Document excerpt:
The US Federal Government

The US Government is Comprised of 3 Main Branches:

The Executive Branch

The Executive branch of the government is responsible for enforcing the laws and regulations . The president, vice president, department heads (cabinet members), and the federal law enforcement agencies carry out this mission.

The Judicial Branch

The Judicial Branch of the US Government was created by Article III of the Constitution and the US Supreme Court. The US Supreme Court is the highest court in the country and is the final arbiter of issues relating to the constitutionality of laws.

The Courts decide arguments about the meaning of laws, how they are applied, and whether they violate the Constitution. The latter power is known as judicial review and it is this process that the judiciary uses to provide checks and balances on the legislative and executive branches. Judicial review is not an explicit power given to the courts but it is an implied power, clearly articulated in the precedent set by Marbury v. Madison (1803).

Stored data:
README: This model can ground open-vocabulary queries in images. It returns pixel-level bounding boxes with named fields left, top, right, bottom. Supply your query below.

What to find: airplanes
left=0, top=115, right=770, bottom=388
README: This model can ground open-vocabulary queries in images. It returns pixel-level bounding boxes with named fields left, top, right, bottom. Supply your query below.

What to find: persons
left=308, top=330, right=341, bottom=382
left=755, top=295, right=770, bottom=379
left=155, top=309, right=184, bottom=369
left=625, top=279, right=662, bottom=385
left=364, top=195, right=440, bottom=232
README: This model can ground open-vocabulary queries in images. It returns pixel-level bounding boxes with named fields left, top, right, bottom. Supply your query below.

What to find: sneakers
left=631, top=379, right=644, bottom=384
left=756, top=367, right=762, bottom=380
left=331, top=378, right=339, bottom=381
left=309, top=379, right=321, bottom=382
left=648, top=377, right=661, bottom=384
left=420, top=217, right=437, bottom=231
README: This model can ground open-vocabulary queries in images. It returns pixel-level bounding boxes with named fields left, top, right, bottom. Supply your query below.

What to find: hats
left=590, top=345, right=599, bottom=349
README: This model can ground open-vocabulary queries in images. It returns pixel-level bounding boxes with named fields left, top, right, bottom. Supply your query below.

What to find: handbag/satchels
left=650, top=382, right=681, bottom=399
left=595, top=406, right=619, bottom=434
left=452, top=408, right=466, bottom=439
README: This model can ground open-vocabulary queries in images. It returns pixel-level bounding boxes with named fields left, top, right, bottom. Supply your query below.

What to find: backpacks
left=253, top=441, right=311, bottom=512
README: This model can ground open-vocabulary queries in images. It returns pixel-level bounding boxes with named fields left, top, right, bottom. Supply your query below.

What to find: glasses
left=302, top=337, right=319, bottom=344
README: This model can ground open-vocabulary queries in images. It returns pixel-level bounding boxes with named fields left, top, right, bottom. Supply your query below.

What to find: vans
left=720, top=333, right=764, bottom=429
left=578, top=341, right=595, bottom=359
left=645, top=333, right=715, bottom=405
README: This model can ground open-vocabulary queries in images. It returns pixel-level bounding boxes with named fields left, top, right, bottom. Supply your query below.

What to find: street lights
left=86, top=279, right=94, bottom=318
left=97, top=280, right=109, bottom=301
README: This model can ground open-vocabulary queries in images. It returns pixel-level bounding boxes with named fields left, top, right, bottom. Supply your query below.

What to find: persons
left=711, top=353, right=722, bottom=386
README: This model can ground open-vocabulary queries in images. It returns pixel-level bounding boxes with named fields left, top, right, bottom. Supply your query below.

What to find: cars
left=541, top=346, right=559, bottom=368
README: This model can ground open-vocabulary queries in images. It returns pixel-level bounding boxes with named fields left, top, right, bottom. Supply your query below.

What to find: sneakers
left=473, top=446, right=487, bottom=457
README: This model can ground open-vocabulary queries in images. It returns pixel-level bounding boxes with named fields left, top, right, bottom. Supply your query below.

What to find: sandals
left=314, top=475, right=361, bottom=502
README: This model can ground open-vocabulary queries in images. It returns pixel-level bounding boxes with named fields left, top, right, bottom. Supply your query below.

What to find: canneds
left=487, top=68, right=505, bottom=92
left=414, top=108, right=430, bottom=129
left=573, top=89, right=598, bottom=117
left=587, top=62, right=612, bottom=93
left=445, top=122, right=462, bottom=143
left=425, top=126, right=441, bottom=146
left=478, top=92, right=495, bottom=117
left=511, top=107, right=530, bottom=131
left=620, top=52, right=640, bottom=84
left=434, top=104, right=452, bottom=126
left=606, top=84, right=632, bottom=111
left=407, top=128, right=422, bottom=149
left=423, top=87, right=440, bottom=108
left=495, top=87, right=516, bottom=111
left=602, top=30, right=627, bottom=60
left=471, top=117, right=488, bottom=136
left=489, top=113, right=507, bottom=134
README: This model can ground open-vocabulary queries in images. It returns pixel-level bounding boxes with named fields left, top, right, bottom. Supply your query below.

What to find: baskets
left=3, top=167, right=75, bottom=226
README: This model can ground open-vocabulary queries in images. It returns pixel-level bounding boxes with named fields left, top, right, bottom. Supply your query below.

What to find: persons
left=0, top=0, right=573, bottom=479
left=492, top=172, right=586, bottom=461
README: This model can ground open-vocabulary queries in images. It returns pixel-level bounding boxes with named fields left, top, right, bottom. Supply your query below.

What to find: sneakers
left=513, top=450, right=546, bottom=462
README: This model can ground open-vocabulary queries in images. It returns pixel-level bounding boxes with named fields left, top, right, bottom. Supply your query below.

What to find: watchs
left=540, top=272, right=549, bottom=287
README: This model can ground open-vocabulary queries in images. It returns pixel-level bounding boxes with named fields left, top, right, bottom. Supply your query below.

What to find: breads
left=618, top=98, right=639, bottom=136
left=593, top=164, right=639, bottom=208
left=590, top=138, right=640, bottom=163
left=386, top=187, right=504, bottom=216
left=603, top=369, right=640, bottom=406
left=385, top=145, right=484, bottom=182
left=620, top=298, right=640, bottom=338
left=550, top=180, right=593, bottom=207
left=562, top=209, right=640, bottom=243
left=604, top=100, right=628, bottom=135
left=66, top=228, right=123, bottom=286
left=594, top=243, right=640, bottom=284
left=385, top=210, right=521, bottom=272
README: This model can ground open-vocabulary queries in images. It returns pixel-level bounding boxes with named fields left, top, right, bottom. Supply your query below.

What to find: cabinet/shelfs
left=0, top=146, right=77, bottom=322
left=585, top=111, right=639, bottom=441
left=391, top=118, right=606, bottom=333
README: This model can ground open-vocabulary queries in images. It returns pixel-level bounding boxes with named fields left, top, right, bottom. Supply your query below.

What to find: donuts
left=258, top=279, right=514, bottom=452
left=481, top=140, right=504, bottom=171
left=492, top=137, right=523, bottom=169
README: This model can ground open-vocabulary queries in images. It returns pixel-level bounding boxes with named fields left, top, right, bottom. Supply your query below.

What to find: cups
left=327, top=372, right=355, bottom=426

Description of the task:
In the passage on the US federal government, which case set the precedent that articulated the courts' power of judicial review?

Output of the task:
Marbury v. Madison (1803)